They say that the squat is the “king of exercises” because it targets so many major muscle groups. So when you find yourself plateauing, it’s cause for concern. If you’re unable to crank out reps at a heavier weight, it’s a sign that you’re no longer making any progress.
The good news is that once you know why your squat has plateaued, you’re in a position to do something about it. Check out the following reasons you’re not making the progress you’d like:
Reason #1: You’re Not Varying Your Reps
Building your strength on the squat requires you to exercise your slow and fast-twitch muscle fibres, along with all the medium ones in between. For maximum performance, you need all of them to engage every time you lift.
Each type of muscle fibre responds to a different rep range.

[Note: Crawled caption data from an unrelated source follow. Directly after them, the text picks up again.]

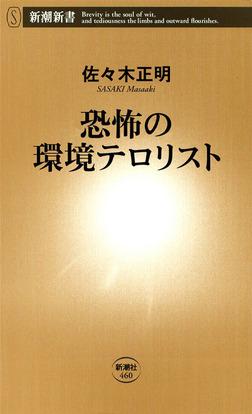 恐怖の環境テロリスト-電子書籍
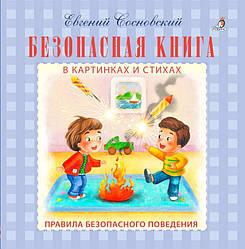 Книга Безпечна книжка в малюнках і віршах. Автор - Євген Сосновський (Робіна)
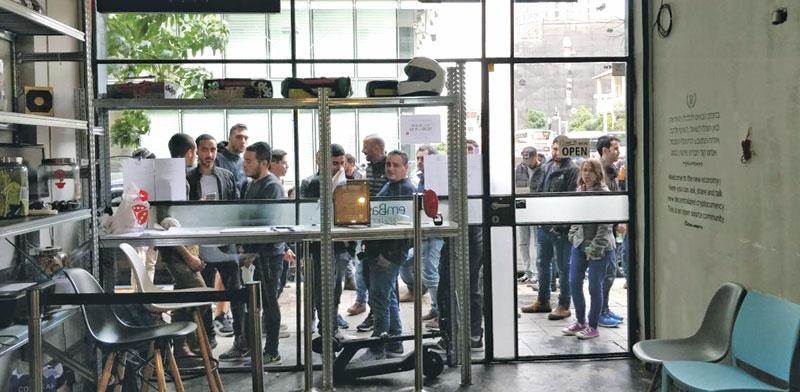 שגרירות הביטקוין בתל-אביב / צילום: שגרירות הביטקוין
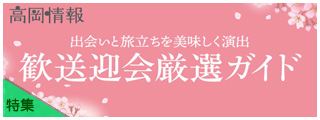 歓送迎会厳選ガイド_OJ190306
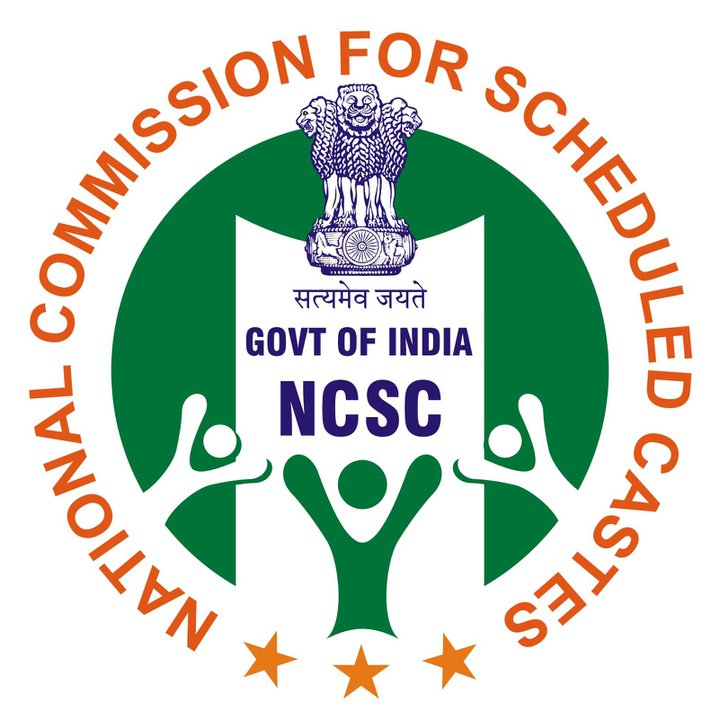 NCSC office to be shifted at Kavadiguda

A small number of reps activates slow-twitch fibres, while a large number of reps activate the fast-twitch variety.
Thus, if you want success on the squat rack, do a combination of the two. While many strength trainers frequently do sets in the low rep range on squats, far fewer ever go above twenty.
Reason #2: You’re ONLY Doing Squats
While squats are a great way to improve your overall muscularity, especially on your lower body, they won’t build massive legs by themselves. You need to include other exercises.

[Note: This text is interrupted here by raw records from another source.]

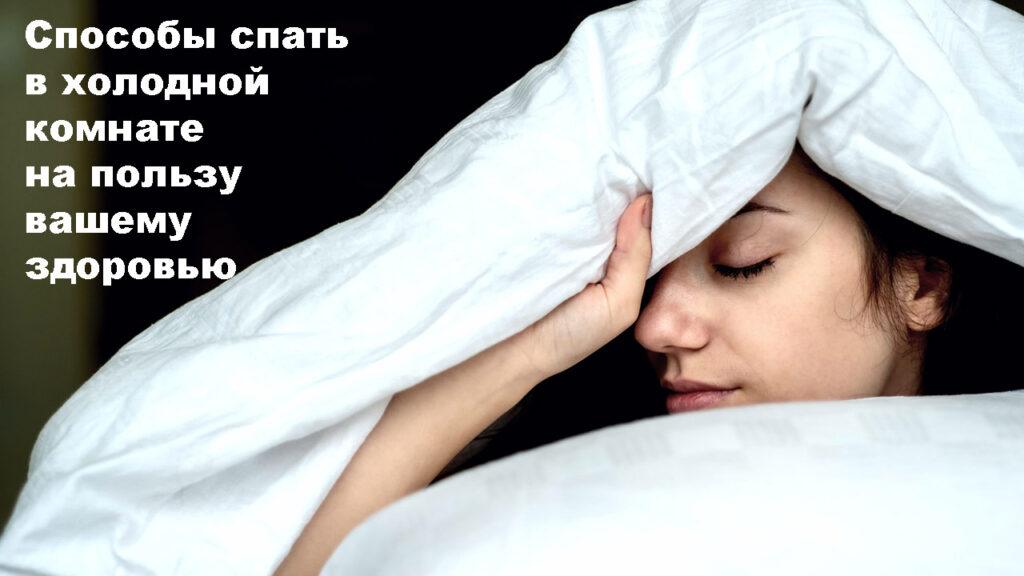 Способы спать в холодной комнате на пользу вашему здоровью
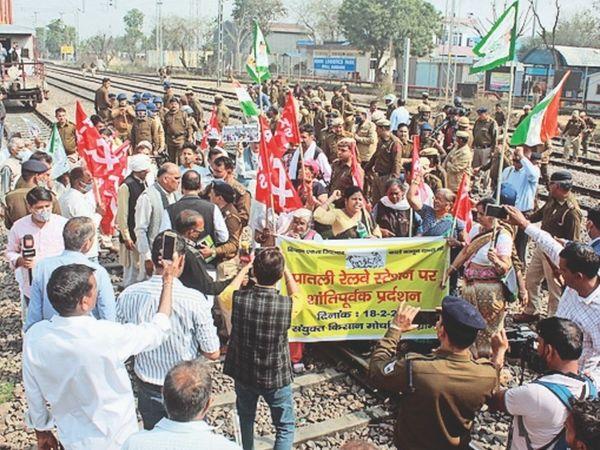 किसान आंदोलन के तहत पातली रेलवे स्टेशन पर प्रदर्शन करते किसान और मजदूर। - Dainik Bhaskar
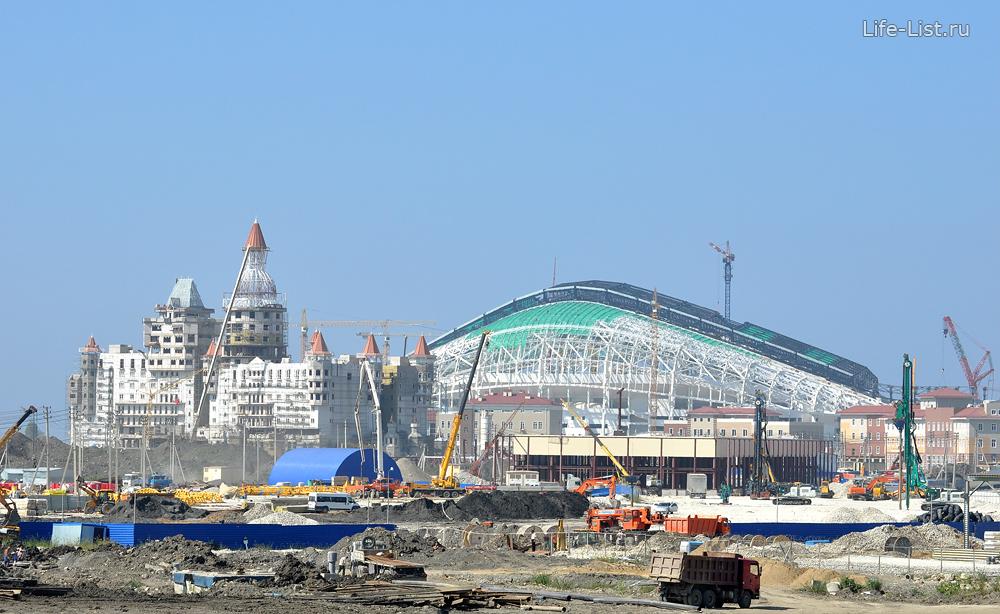 сочи адлер олимпийская стройка олимпийский парк стадион Фишт строительство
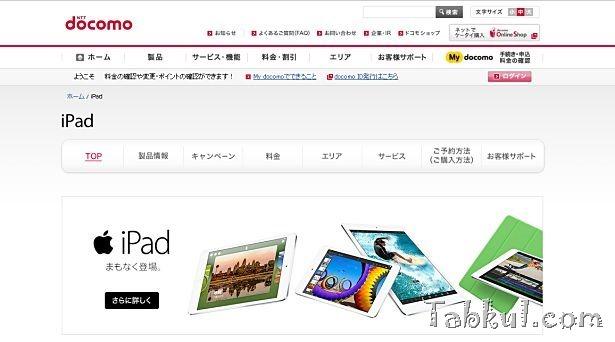 NTTドコモ、iPad Air/iPad mini Retinaを6/10発売―予約・キャンペーンほか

If you’ve hit a plateau on the squat, take a break from it for a month or so and focus on other movements. Hit the leg press and the hack squat machine. If that doesn’t work, try using single-leg exercises like split-squats and pistol squats. Isolating the legs forces them to develop more balancing muscles and may activate individual muscle fibres more.
Reason #3: You’re Not Strengthening Your Joints
As soon as you move above 200 lbs on the squat, you start putting enormous strain on your joints. It’s essential, therefore, to include things like knee strengthening yoga in your routine. You need to make sure that your bones, ligaments, and tendons keep up with your muscle growth. If you don’t, you’ll max out and potentially hurt yourself.

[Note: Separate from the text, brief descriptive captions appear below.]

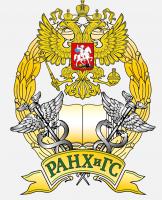 Российская академия народного хозяйства и государственной службы при Президенте Российской Федерации - РАНХиГС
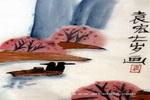 山水桃花儿童画作品欣赏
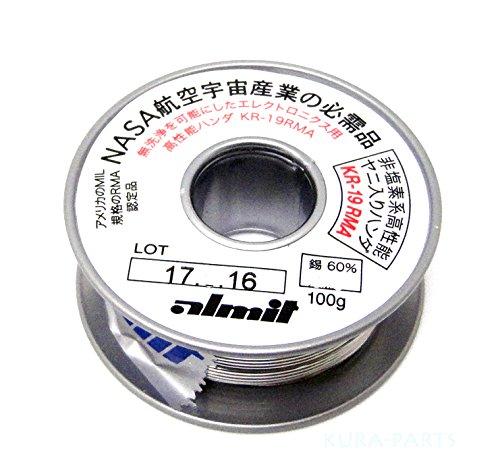日本アルミット KR-19 RMA 高性能ヤニ入りハンダ(無洗浄) 0.65mm 100g(0.65mm 100g 約40...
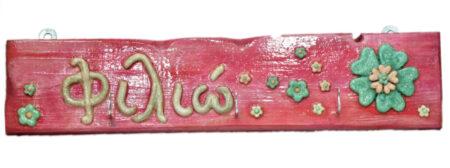 Κρεμάστρα τοίχου για το παιδικό δωμάτιο με το όνομα Φιλιώ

Reason #4: You’re Not Eating Right
The squat is a movement that recruits the most massive muscles in your body. Thus, if you’re not getting sufficient calories to sustain them, you can run into trouble.
Muscle needs food to grow. If you’re not putting on weight, you’re not gaining muscle and, therefore, you won’t get stronger. Keep a food diary to ensure that you’re getting enough calories and hitting your macros.
Reason #5: You’re Not Taking Enough Rest
Many people are surprised to find out that exercise doesn’t benefit their body directly. In fact, there’s a lot of evidence that physical activity actually harms the body.
People, however, experience the benefits of exercise when they rest. Exercise signals to the body to go into maintenance mode, repair any damage, and come back stronger.
If you’re trying to increase your squat performance, focus more on rest. Leave at least three days between sessions.